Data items
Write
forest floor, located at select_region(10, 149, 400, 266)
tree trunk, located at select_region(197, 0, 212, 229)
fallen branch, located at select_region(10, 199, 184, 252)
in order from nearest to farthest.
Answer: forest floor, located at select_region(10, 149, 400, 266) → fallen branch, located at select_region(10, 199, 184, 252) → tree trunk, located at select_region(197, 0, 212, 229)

Goal of the exercise:
Copy the material above back out, exactly as written.

Full response:
Write
forest floor, located at select_region(10, 149, 400, 266)
tree trunk, located at select_region(197, 0, 212, 229)
fallen branch, located at select_region(10, 199, 184, 252)
in order from nearest to farthest.
Answer: forest floor, located at select_region(10, 149, 400, 266) → fallen branch, located at select_region(10, 199, 184, 252) → tree trunk, located at select_region(197, 0, 212, 229)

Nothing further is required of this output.